● Texto:
/---

Bancos alemães no topo

A superação da actual crise económica da União Europeia, como quase toda a gente reconhece, exige uma maior integração, com o primeiro passo a assumir a forma de uma união bancária supervisionada pelo Banco Central Europeu. Mas a união bancária da Europa também requer regras uniformes para liquidar instituições financeiras insolventes – e é aqui que está o ponto da discórdia.

A Alemanha opôs-se ao novo mecanismo de resolução bancária, proposto pela Comissão Europeia, o que gerou apoio moral e político dentro de portas, ao descrever a sua posição como um esforço para proteger os contribuintes germânicos: Por que é que as formigas alemãs devem pagar pelos gafanhotos do sul europeu? Na realidade, a posição da Alemanha é um estratagema para esconder o seu comportamento anti-concorrencial, onde o governo subsidia os bancos e a indústria alemã às custas de toda a gente – incluindo dos contribuintes germânicos.

 

O mercado comum europeu é o maior sucesso da política europeia no pós-Segunda Guerra Mundial, impulsionando o crescimento económico e dinamizando o intercâmbio cultural. Mas um mercado comum exige igualdade de circunstâncias e a Comissão Europeia tem trabalhado bastante, ao longo dos anos, para alcançá-la em muitos sectores.

 

Até agora, a principal excepção foi a banca. A emergente união bancária não é apenas o primeiro passo para uma união orçamental europeia; é também o passo final para a conclusão do mercado comum europeu. Sem um mecanismo de resolução comum que iguala todas as condições, o mercado comum vai permanecer inacabado.

 

Na teoria, as regras da banca da União Europeia são comuns a todos os Estados-membros. Na prática, a sua implementação estava, até há pouco tempo, nas mãos dos reguladores nacionais, que aplicavam padrões muito distintos. Mais importante que isso, enquanto os subsídios estatais a outros sectores são proibidos, são comummente aceites no sector financeiro – não só subsídios explícitos, como os resgates da Alemanha a vários bancos regionais depois da crise americana do “subprime”, mas também subsídios implícitos. Alguns operadores da banca francesa vangloriam-se abertamente do apoio dado pelo governo francês, que nunca irá deixar os bancos falirem.

\---

● O que fazer:
- a) Com base no texto sobre a união bancária europeia, indique se cada afirmação está de acordo com ele, respondendo sim ou não e citando as palavras do texto que o comprovam: (i) A Alemanha apoiou o mecanismo de resolução bancária proposto pela Comissão Europeia. (ii) O mercado comum europeu é apresentado como o maior sucesso da política europeia no pós-Segunda Guerra Mundial. (iii) Os subsídios estatais são proibidos no sector financeiro.
- b) Prossiga o texto sobre a união bancária europeia a partir do ponto em que termina.

● Dados do exercício:
/---

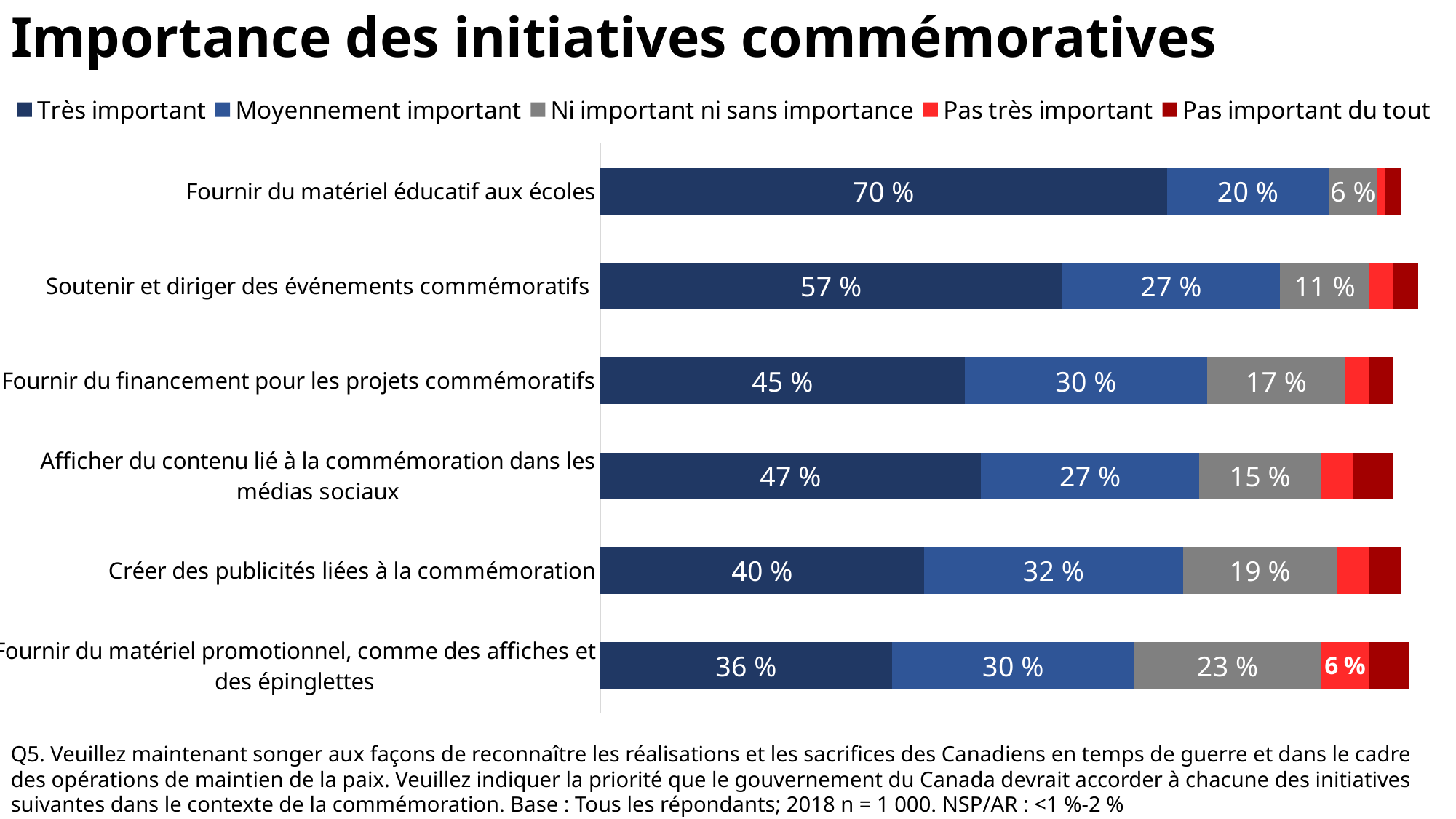
What is the 'Moyennement important' value for 'Soutenir et diriger des événements commémoratifs'? 27 % How many series does the legend list? 5 Which initiative has the lowest 'Très important' value? Fournir du matériel promotionnel, comme des affiches et des épinglettes What is the difference between the 'Très important' values for 'Fournir du matériel éducatif aux écoles' and 'Soutenir et diriger des événements commémoratifs'? 13 % Which is larger: the 'Moyennement important' value for 'Créer des publicités liées à la commémoration' or for 'Fournir du financement pour les projets commémoratifs'? Créer des publicités liées à la commémoration What is the 'Pas très important' value for 'Fournir du matériel promotionnel, comme des affiches et des épinglettes'? 6 % Which initiative has the highest 'Très important' value? Fournir du matériel éducatif aux écoles How many initiatives (categories) are shown in the chart? 6 What is the title of the chart? Importance des initiatives commémoratives What kind of chart is shown on the slide? Stacked bar chart What is the 'Très important' value for 'Fournir du matériel éducatif aux écoles'? 70 % What is the 'Ni important ni sans importance' value for 'Fournir du matériel promotionnel, comme des affiches et des épinglettes'? 23 %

\---

● Respostas ao exercício:
- a)
(i) Não: «A Alemanha opôs-se ao novo mecanismo de resolução bancária, proposto pela Comissão Europeia»
(ii) Sim: «O mercado comum europeu é o maior sucesso da política europeia no pós-Segunda Guerra Mundial»
(iii) Não: «enquanto os subsídios estatais a outros sectores são proibidos, são comummente aceites no sector financeiro»

- b)
 

Infelizmente, este não é um problema apenas francês ou alemão. Todos os intervenientes do mercado sabem que os governos europeus não vão deixar os grandes bancos entrarem em bancarrota. Este subsídio implícito custa milhões de euros aos contribuintes de cada um dos países; também distorce a concorrência, porque nem todos os subsídios implícitos são criados de igual forma. Independentemente dos seus fundamentais, um banco alemão será considerado mais seguro do que um congénere italiano, porque a garantia implícita do governo alemão é muito mais valiosa do que a do governo italiano.

 

Como consequência disso, os bancos alemães têm menores custos de financiamento e – se tudo o resto for semelhante – maiores lucros. Tendo em conta que os custos mais baixos se reflectem nos seus clientes, também as empresas industriais na Alemanha desfrutam de um mais baixo custo de capital, dando-lhes uma vantagem desleal face aos concorrentes europeus.

 

Uma das formas de impedir esta distorção será a criação de um mecanismo para resgatar todos os bancos com dinheiro europeu. Mas esta abordagem não iria apenas deixar os contribuintes alemães numa posição difícil; também iria criar incentivos perversos em todo o sistema financeiro europeu, acabando por maximizar a instabilidade.

 

A alternativa preferida é a constituição de um mecanismo de resolução comum, que seria aplicado em toda a Europa, independentemente do país de origem do banco. Tal mecanismo iria evitar a necessidade de uma intervenção estatal.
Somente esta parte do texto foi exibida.